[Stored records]
=== Section Start ===
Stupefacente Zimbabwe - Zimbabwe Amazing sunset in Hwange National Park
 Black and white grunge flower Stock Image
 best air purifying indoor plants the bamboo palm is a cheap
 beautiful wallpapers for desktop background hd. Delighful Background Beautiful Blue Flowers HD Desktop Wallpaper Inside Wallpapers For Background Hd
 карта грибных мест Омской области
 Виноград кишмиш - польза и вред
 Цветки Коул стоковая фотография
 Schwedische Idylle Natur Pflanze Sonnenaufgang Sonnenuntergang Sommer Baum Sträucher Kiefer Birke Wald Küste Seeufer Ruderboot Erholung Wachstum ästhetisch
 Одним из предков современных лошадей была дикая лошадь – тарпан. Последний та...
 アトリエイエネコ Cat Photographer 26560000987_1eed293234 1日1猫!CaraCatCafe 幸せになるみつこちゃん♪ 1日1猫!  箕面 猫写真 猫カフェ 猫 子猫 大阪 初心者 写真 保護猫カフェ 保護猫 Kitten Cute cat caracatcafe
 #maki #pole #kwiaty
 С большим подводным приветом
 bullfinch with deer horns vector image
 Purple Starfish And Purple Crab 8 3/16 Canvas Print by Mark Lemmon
=== Section End ===
WORK ORDER: Once you have read the records, repeat them all exactly.

TASK SOLUTION:
Stupefacente Zimbabwe - Zimbabwe Amazing sunset in Hwange National Park
 Black and white grunge flower Stock Image
 best air purifying indoor plants the bamboo palm is a cheap
 beautiful wallpapers for desktop background hd. Delighful Background Beautiful Blue Flowers HD Desktop Wallpaper Inside Wallpapers For Background Hd
 карта грибных мест Омской области
 Виноград кишмиш - польза и вред
 Цветки Коул стоковая фотография
 Schwedische Idylle Natur Pflanze Sonnenaufgang Sonnenuntergang Sommer Baum Sträucher Kiefer Birke Wald Küste Seeufer Ruderboot Erholung Wachstum ästhetisch
 Одним из предков современных лошадей была дикая лошадь – тарпан. Последний та...
 アトリエイエネコ Cat Photographer 26560000987_1eed293234 1日1猫!CaraCatCafe 幸せになるみつこちゃん♪ 1日1猫!  箕面 猫写真 猫カフェ 猫 子猫 大阪 初心者 写真 保護猫カフェ 保護猫 Kitten Cute cat caracatcafe
 #maki #pole #kwiaty
 С большим подводным приветом
 bullfinch with deer horns vector image
 Purple Starfish And Purple Crab 8 3/16 Canvas Print by Mark Lemmon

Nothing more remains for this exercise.